# Work to complete
Locate each line in the material below that contains the string "right", and copy every such line in full.

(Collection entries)
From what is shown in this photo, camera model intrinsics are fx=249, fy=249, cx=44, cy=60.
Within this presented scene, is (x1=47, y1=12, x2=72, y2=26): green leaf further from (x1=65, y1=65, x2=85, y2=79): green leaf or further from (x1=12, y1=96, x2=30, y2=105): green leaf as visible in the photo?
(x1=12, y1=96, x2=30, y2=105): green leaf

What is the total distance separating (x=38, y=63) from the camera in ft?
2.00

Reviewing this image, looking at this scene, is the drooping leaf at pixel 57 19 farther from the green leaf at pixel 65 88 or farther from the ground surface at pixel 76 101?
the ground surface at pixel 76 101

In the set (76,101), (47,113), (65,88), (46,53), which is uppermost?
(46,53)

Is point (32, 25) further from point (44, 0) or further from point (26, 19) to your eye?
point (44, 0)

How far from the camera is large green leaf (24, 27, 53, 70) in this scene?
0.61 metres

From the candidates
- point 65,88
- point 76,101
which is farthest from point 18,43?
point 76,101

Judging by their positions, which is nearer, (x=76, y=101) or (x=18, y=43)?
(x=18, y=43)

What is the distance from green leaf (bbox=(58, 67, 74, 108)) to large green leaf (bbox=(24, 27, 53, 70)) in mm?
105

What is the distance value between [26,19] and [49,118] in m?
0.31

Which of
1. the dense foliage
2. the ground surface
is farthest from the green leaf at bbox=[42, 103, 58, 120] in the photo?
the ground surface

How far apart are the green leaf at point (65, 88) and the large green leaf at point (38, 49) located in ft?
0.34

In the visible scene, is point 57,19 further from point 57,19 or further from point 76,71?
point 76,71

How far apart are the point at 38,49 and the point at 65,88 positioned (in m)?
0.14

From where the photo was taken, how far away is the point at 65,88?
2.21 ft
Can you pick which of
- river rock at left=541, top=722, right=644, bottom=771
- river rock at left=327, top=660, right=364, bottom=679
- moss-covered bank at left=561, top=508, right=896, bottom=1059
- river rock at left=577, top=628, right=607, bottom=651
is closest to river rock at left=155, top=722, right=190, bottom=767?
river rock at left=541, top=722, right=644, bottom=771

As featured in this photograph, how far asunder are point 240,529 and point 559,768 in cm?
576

# Solution to this problem
- river rock at left=541, top=722, right=644, bottom=771
- river rock at left=327, top=660, right=364, bottom=679
- moss-covered bank at left=561, top=508, right=896, bottom=1059
- river rock at left=577, top=628, right=607, bottom=651
is closest to river rock at left=155, top=722, right=190, bottom=767?
river rock at left=541, top=722, right=644, bottom=771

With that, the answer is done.